We need dreamers, we need to encourage thinking big and to go off on a tangent, – otherwise no Apple, Microsoft, Tata, Facebook, Children in Need or Comic Relief, – all did they come from near nothing, yet driven by a dream/aspirations, all have they in their own right grown to become something substantial.
I think you and the comment left bring good points to light about small business with big dreams. without dreams we would never get to the moon or drive in comfort. My opinion is that most people who start a business don’t really set the goal right.
When I started my business, the goal was to be rich. A porche to drive to my lambourghini. A jet to take me away to my island where the butler was waiting for my dinner order. This was unrealistic but it didn’t stop me dreaming and gearing my company to those goals. I was rich before I could afford to buy the ticket for the bus in my mind.
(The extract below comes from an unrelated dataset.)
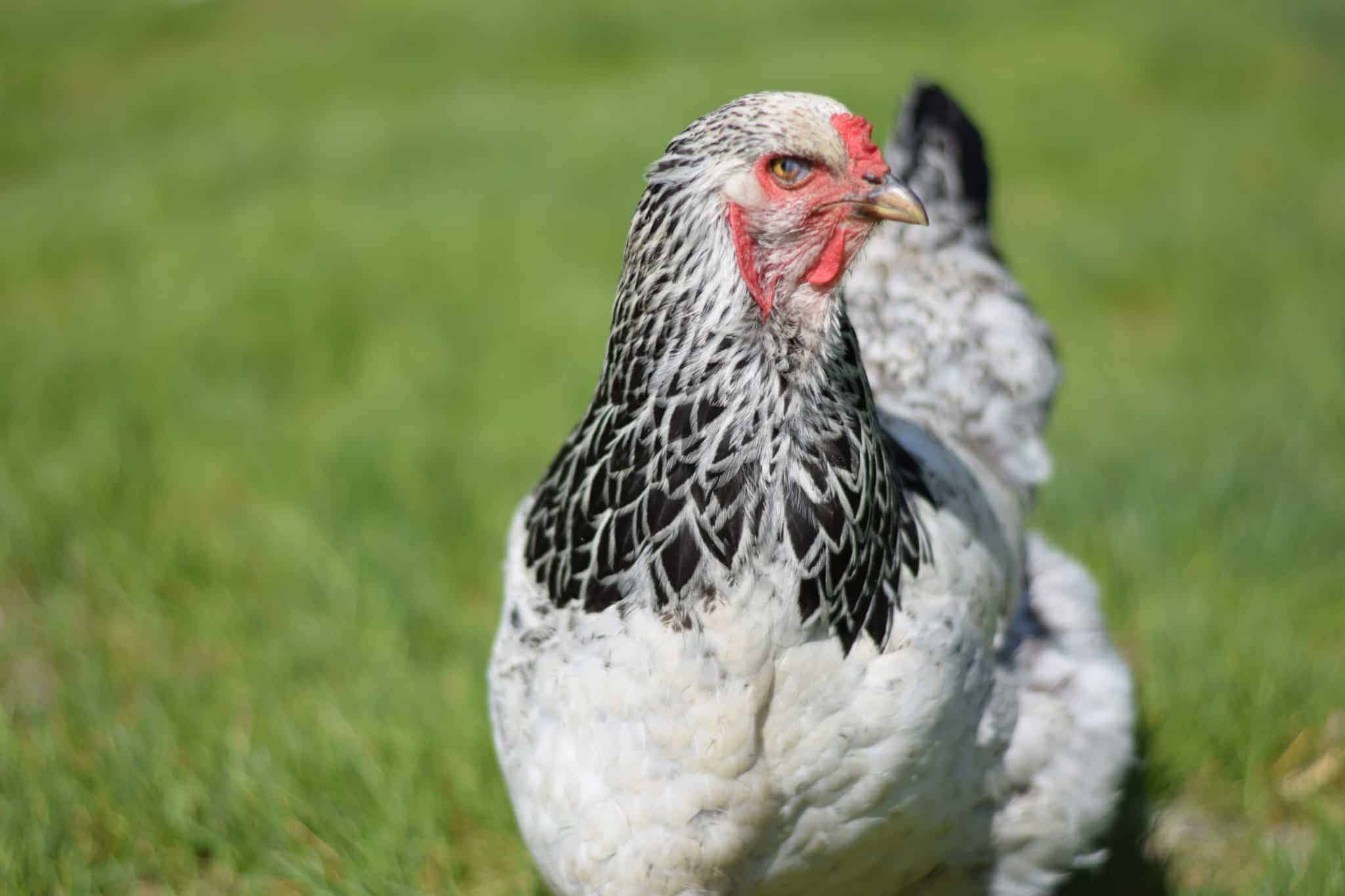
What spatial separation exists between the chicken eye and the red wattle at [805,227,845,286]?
0.10 m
My goals now are take care of my family and make sure they never want. And with that I found sucess.
No matter the idea, product or service. Remeber why you started your company and be true to that goal. that is where the wealth is.
IMHO
Some nice sound bytes in there but I think you may have both missed my point. When ego starts to drive a business, it fails. That was point one. Point two around VCs had nothing to do with not shooting big or trying to change the world, it was a lot more of a grounded point than that. I, personally, have a lot of conversations with people about them starting companies and the mentality of getting investment before they’ve even got a product is embarrassing. All of the companies the mentioned above, outside of maybe the charities, were ideas that people started, worked on themselves and grew to a level where they could no longer sustain the growth without money on the table. That’s how you do it.
If the post came off like I was critizing people for having big dreams, it was not meant to, it was merely a an observation of my experiences in today’s market.
So if that was your intention Jamie, I fully agree, however apart from the odd VC backed crazy idea (and I wonder if not the FB story may be a ‘wake up call’ that despite world dominance, if you cannot monetise your product/solution it has little value/sustainability) not much passes these days that does not have either a larger than life uniqueness and subsequent chance to make money, or having shown its viability prior to getting funding. In regard to egos I agree, and that is where the true skill comes in as to how to stay true and on a straight and narrow path rather than fall into the traps that kill most businesses and endavours. It is about staying honest, have a level of self critisism and to have and allow people around you to give their opnion and/or having advisors that know what they are talking about and having a voice in your business.